In 500 words or less.

1) Have strict criteria.  Either your dog meets your criteria or he does not.  If you do not know what your criteria are, your dog will not succeed.  Do not reward your dog if the criteria are not met.  Either lower the criteria if you asked too much, or try again.  Either way, do not reward the failed attempt.   To earn a reward, the work should be difficult enough that the dog must concentrate to succeed, but not so difficult that he gives up. If you start when your dog is very young, working hard and with engagement becomes a habit.  Remember, positive is not permissive; good positive trainers have precise criteria.

2)  Raise your criteria quickly and systematically.  If you spend a full month doing three steps of heeling followed by a reward, your dog is going to be confused when you shoot for five steps, because she has been led to believe that the exercise is three steps.  To keep your dog thinking, raise criteria quickly.  Bob Bailey says at 80% success, raise criteria.  Works for me.

3) Mark correct behaviors instantly and reward the dog in the correct position.  As soon as your dog’s head is in exactly the right position for the period of time you desire, click or use your marker word.  Then use your motivator as close to that exact position as possible.  If you watch Lyra’s heeling, you’ll see how hard I try to get the food down to her as close to heel position as possible, unless she is forging (in which case I feed slightly behind heel position) or lagging (in which case it would be slightly ahead of correct position).

4) Each step you take should be tailored to the needs of your dog, and should force your dog to put out effort in order to earn a reward.  Lagging dogs should work to the right (right turn, about turn, fast, or right circle) – no effort equals no reward.  Forging dogs need a reason to stay back in position (toy from behind, slow heeling, right turn with a halt, etc).  Make sure your shoulders are facing the same direction as your feet; no looking back!

5) Give 100% to your dog.  It’s not fair to ask the dog to give you perfect attention if you don’t bother to give it back.  Be interesting and completely engaged when you are training.  Personally, I’m a lot more likely to look at someone who smiles, talks nicely, walks in an interesting fashion and gives me complete engagement. Your dog appreciates this as well.

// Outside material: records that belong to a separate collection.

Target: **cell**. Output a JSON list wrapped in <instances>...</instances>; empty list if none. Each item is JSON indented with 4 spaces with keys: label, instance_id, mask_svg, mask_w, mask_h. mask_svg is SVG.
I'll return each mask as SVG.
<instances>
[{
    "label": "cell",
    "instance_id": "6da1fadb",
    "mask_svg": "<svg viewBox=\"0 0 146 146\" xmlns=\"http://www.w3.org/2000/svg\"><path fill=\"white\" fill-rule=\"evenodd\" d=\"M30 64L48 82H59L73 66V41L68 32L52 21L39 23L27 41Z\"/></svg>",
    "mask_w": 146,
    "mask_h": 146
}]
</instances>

6)  Celebrate with genuine enthusiasm when your dog exceeds your criteria.  They notice the difference in your attitude.

7)  Keep heeling sessions short.  It’s a lot more fun and prevents stress build up.

8) Build your dog’s love of the motivators you wish to use.  You can’t use toys if your dog doesn’t want them.  Early on, make a point of developing all of your options; from food to toys to personal play.  Dont’ use them in training until your dog cares about earning them.

It’s not as hard as people think to start beautiful heeling.  The hard part comes later, when there is no leash (if you use one) or motivators.